The problem with Bioshock Infinite is the same problem that comes with all Bioshock games; the "game" part is always the least engaging part.
Each Bioshock opens with a memorable, highly cinematic intro sequence, features a few minutes of roaming a non-hostile environment, and then railroads you from one amusement park set-piece to another. The moment weapons are drawn and crazed fanatics start gibbering, the game just becomes comically out-of-place bar brawls and shootouts, desperately being glued together by a lot of System Shock 2 voice recordings, and the occasional faux-shocking twist revelation or pretentious cutscene blather with a bad-guy.
The reason combat worked in System Shock 2 was that you were in a genuinely dead environment, filled with alien-infested crew and creepy suicide robots that'd wander in while you were exploring (read, while EXPLORING--big factor here) with your back turned. In Bioshocks, the games are always too shoved-up their own story to ever let it sink in that the enemies might be scary--and they're all just 'people' to boot. Sure, some of them are ugly people, but half their dialogue makes them seem like cartoon characters that would seem appropriate walking out of the setting of Team Fortress 2. Even the Big Daddies are threatening in the least direct way possible, and fighting them is something you always do on your own terms. Hell, there's practically an alarm bell any time you have to fight a splicer, what with them giving themselves away from a mile with banal jabber meant to be intimidating. Then you have Burial At Sea part 2, where they're so desperate to conjure fear and tension into the game that they have Sander Cohen make a "LOOK BEHIND YOU" gag to try and get you to jump.

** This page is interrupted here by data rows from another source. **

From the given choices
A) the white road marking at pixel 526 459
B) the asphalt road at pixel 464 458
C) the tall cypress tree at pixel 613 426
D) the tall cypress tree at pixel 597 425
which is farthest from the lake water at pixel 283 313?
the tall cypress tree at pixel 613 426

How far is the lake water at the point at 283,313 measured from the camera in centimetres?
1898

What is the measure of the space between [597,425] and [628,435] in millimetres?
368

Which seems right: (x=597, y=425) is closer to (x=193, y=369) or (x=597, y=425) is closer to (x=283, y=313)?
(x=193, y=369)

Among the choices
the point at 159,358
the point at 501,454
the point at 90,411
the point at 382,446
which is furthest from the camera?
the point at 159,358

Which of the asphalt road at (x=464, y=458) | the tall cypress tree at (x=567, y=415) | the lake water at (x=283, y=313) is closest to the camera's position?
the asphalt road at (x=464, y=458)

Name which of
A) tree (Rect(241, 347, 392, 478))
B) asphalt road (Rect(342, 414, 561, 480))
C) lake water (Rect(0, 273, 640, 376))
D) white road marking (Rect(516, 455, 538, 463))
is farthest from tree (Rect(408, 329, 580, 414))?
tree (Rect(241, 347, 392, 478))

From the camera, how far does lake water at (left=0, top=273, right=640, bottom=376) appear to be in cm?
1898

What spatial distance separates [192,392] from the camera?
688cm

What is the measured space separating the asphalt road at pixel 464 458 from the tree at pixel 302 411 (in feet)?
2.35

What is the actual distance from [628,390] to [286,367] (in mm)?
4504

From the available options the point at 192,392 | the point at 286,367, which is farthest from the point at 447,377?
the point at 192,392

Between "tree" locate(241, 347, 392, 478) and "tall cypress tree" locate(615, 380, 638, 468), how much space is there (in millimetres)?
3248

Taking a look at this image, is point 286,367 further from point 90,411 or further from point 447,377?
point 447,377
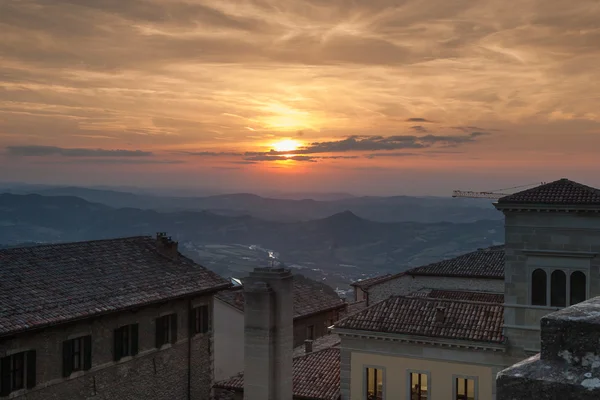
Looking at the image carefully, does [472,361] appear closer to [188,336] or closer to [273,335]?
[273,335]

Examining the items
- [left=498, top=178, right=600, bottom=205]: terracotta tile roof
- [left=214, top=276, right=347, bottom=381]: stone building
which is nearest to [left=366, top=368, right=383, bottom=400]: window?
[left=498, top=178, right=600, bottom=205]: terracotta tile roof

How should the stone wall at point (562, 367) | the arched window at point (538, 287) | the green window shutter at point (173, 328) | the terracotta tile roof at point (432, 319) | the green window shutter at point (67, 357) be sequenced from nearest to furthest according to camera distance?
the stone wall at point (562, 367) < the green window shutter at point (67, 357) < the arched window at point (538, 287) < the terracotta tile roof at point (432, 319) < the green window shutter at point (173, 328)

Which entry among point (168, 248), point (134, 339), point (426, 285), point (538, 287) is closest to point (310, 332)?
point (426, 285)

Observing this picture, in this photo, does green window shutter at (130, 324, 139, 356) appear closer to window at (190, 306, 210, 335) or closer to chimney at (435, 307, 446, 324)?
window at (190, 306, 210, 335)

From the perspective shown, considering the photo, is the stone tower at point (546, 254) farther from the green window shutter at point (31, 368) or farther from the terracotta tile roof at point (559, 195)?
the green window shutter at point (31, 368)

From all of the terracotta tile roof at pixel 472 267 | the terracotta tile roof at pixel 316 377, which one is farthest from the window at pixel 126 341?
the terracotta tile roof at pixel 472 267
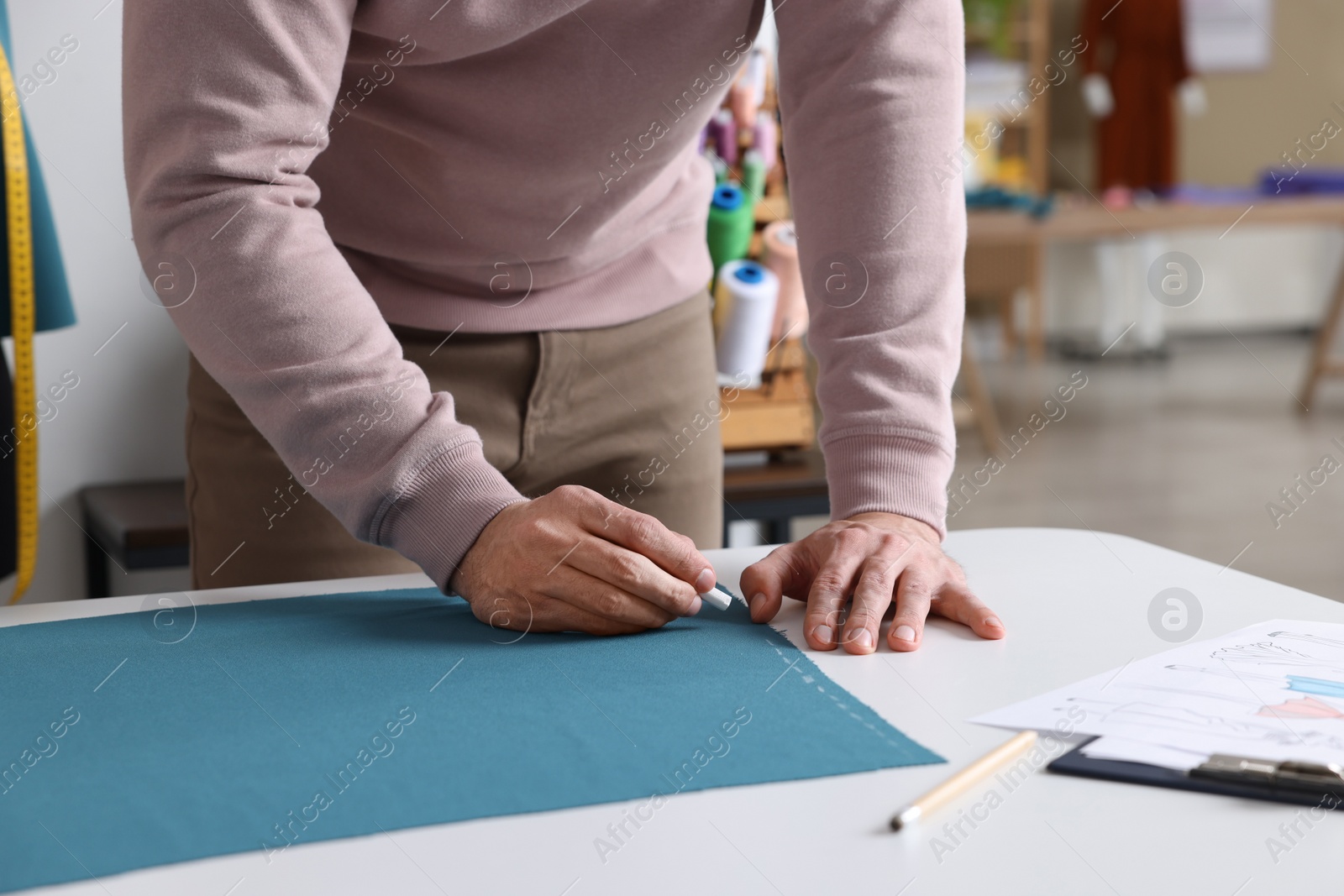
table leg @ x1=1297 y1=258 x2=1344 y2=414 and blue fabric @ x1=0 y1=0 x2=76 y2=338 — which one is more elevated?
A: blue fabric @ x1=0 y1=0 x2=76 y2=338

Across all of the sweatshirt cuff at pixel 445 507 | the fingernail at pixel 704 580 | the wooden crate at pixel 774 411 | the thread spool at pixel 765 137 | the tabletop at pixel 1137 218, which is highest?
the thread spool at pixel 765 137

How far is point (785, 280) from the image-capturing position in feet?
6.26

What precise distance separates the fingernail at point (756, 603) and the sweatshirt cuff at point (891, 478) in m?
0.14

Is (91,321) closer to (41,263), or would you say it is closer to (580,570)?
(41,263)

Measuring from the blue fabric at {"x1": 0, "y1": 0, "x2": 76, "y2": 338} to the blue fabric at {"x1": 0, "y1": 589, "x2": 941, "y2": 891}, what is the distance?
675 mm

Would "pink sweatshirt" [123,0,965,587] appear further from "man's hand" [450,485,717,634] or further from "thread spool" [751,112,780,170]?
"thread spool" [751,112,780,170]

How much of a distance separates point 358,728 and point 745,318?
49.3 inches

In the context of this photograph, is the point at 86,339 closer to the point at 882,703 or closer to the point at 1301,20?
the point at 882,703

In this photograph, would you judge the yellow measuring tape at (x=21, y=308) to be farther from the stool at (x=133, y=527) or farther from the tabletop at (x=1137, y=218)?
the tabletop at (x=1137, y=218)

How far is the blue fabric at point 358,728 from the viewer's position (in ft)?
1.68

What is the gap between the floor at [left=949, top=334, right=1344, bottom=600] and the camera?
3.06m

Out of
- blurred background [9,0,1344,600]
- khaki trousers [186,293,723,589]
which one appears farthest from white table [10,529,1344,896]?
blurred background [9,0,1344,600]

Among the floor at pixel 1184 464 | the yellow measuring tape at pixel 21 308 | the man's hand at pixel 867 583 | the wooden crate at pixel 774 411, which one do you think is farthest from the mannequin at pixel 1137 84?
the man's hand at pixel 867 583

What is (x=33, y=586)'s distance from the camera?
1.70m
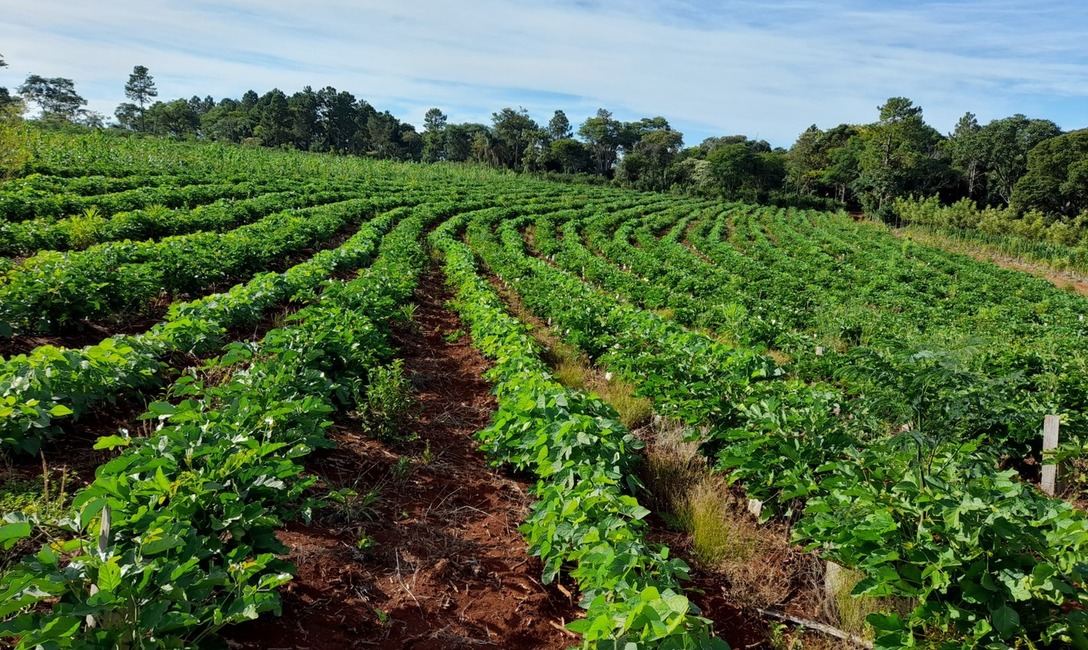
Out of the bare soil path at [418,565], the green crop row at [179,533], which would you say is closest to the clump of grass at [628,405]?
the bare soil path at [418,565]

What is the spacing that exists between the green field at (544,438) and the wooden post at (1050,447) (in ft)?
0.54

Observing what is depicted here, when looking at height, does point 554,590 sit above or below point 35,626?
below

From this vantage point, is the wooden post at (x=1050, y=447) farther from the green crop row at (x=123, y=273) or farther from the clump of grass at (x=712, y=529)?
the green crop row at (x=123, y=273)

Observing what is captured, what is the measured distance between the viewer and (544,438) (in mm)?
4125

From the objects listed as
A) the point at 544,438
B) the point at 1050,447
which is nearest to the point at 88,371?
the point at 544,438

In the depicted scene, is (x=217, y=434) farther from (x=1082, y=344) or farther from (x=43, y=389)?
(x=1082, y=344)

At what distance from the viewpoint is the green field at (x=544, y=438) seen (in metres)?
2.46

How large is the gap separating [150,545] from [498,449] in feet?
10.5

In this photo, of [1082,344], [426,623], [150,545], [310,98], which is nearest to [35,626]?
[150,545]

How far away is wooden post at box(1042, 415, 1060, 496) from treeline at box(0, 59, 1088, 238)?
43.3 meters

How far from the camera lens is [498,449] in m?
5.15

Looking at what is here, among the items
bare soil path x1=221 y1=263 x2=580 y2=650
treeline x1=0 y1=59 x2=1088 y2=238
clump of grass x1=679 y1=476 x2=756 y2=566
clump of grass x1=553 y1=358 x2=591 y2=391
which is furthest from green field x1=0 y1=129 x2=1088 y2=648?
treeline x1=0 y1=59 x2=1088 y2=238

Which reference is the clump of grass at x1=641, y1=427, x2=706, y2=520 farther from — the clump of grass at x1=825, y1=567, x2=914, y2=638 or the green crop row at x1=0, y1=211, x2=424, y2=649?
the green crop row at x1=0, y1=211, x2=424, y2=649

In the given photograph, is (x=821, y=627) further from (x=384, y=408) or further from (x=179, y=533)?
(x=384, y=408)
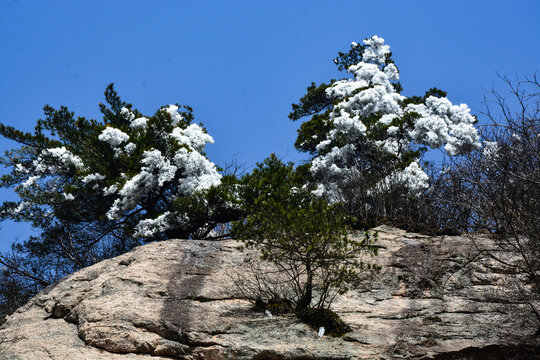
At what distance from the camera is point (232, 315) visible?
750cm

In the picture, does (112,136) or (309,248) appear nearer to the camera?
(309,248)

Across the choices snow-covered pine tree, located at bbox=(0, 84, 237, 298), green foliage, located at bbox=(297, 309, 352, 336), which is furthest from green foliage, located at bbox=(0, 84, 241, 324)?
green foliage, located at bbox=(297, 309, 352, 336)

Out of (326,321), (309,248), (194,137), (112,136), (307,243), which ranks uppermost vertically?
(194,137)

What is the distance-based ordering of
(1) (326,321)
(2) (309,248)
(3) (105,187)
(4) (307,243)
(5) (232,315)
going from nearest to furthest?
(1) (326,321) → (2) (309,248) → (5) (232,315) → (4) (307,243) → (3) (105,187)

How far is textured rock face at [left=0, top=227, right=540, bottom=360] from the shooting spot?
6617mm

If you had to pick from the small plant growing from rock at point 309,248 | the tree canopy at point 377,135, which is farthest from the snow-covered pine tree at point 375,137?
the small plant growing from rock at point 309,248

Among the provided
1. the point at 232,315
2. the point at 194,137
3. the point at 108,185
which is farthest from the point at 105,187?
the point at 232,315

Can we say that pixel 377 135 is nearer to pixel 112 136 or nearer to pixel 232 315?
pixel 112 136

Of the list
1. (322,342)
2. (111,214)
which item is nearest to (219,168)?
(111,214)

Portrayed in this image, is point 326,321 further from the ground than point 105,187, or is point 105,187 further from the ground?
point 105,187

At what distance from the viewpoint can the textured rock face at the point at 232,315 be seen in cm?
662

I think if the Bioshock crew spent half as much time trying to make a game specifically for its congruous gameplay, as they do hyping up the bloody things cinematic elements, violence wouldn't even be a concern. As it stands, the games don't even make the violence that particularly 'relevant', let alone jarring. By the end of most playthroughs, I'd slaughtered ten times as many people as any of the actual antagonists, and any time I encountered something breathing, my first instinct was to beat the snot out of it just to get it to stop rambling on. Then I had to ask where all the nice people teleported off to, in order to give room for the loonies with the Lady Liberty masks to jump in. Perhaps they all realized at once, that they were in a Bioshock game, and that eventually they would either have to go crazy or be forced to vacate the premises, and having made this realization, willed themselves from being.
Not the stunning orgasmic game-of-the-year experience I'd expect of a game with this much clout, and it's embarrassing that all it takes these days to clinch that title is a modestly good support character who can summon samurai into department stores for whatever reason. What I'm wondering is what would happen if we got more of the juiciness of Burial At Sea Part 1's opening moments--just exploring an interesting location with interesting characters, without it becoming a monkey house of bang-bang and fireballs.